In a statement released on Friday, the International Air Transport Association said governments must find “safe alternatives” to closing borders and that “travel restrictions are not a long-term solution to control Covid variants”.
Events such as the Conference of Paris, a large gathering of chief executives across the energy and industrial sectors, are still due to be held next week.
One executive at a large hotel group said that since restrictions had begun to be reimposed in countries such as Austria and Germany last week, the situation had “accelerated” and while major events had not yet been cancelled, they were expecting conversations with clients on Monday.
Clive Wratten, chief executive of the Business Travel Association, said that while public health “must be a priority”, governments had acted too hastily and an international protocol that standardised restrictions should be introduced. “The introduction of costly PCR tests and mandatory self-isolation for all travellers until results are returned, will have a significant impact on business travel,” he said.
Paul Charles, an adviser to the World Travel and Tourism Council as well as airlines and hotel companies, said that there had been a larger drop off than usual in airline bookings overnight.
“I think the new self-isolation measures will wipe out most inbound business and leisure trips in a critical period running up to Christmas,” he said.
Karen Dee, chief executive of the Airport Operators Association, said the body understood the need for temporary measures but added they should “be in place no longer than absolutely necessary”.
Travellers preparing to come back to the UK who had ordered a lateral flow test are now required to buy a PCR test instead.
David Frost, chief executive of SATSA, the trade body for inbound tourism to South Africa, said that travel companies had “already seen thousands of booking cancellations” for the country’s “critical summer period”.
A snap weekend survey by the body suggested there had already been more than 1.5m holiday cancellations within days of the Omicron variant being detected. The UK has historically been South Africa’s largest market for inbound tourists.
Spain also changed its travel requirements for incoming travellers from the UK, one of its major source markets for tourism. From December 1, travellers must be fully vaccinated instead of being able to show proof of a negative Covid test.

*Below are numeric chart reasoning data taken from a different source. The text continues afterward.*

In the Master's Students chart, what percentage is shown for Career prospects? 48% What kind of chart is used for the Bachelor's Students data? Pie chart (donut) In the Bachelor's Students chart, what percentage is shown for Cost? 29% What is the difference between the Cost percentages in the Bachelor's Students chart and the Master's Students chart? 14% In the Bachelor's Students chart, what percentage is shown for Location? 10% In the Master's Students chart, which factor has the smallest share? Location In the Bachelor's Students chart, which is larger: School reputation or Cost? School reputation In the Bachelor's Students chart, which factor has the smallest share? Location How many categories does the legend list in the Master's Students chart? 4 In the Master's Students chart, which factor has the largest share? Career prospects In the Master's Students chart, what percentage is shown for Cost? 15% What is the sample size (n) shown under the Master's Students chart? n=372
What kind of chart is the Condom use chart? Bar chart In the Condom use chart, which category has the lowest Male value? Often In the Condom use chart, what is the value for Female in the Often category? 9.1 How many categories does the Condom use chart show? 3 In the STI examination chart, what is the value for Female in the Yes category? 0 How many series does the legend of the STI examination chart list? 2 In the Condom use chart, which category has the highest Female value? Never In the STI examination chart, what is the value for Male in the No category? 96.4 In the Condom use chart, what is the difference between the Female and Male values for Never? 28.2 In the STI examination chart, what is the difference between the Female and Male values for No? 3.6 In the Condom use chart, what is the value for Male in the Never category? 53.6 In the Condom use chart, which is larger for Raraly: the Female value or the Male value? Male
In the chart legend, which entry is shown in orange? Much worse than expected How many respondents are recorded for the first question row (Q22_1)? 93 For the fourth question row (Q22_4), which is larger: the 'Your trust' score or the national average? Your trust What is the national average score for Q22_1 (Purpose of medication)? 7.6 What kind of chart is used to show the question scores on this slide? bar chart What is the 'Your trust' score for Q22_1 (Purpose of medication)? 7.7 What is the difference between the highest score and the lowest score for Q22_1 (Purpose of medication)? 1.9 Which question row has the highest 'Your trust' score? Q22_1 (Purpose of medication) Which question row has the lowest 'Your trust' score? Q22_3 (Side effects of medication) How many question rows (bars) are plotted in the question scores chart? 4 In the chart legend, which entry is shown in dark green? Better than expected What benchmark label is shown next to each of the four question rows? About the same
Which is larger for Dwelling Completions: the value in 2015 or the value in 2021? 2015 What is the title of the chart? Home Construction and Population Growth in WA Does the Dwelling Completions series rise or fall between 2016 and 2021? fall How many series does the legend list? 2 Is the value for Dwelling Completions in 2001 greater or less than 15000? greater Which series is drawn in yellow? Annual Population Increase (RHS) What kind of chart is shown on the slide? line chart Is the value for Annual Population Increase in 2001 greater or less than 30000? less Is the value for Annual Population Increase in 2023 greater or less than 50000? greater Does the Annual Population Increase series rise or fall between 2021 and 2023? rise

Retailers in the UK also said they needed more clarity on the reintroduction of mandatory face coverings in shops and on public transport. Helen Dickinson, chief executive of the British Retail Consortium, said that “retailers will play their part in communicating the new rules on face coverings, but they must not be the ones enforcing these rules”.
Incidents of abuse against shop staff had been around 450 per day before the pandemic but had spiked since then as retailers attempted to ensure customers complied with government restrictions, the trade body said.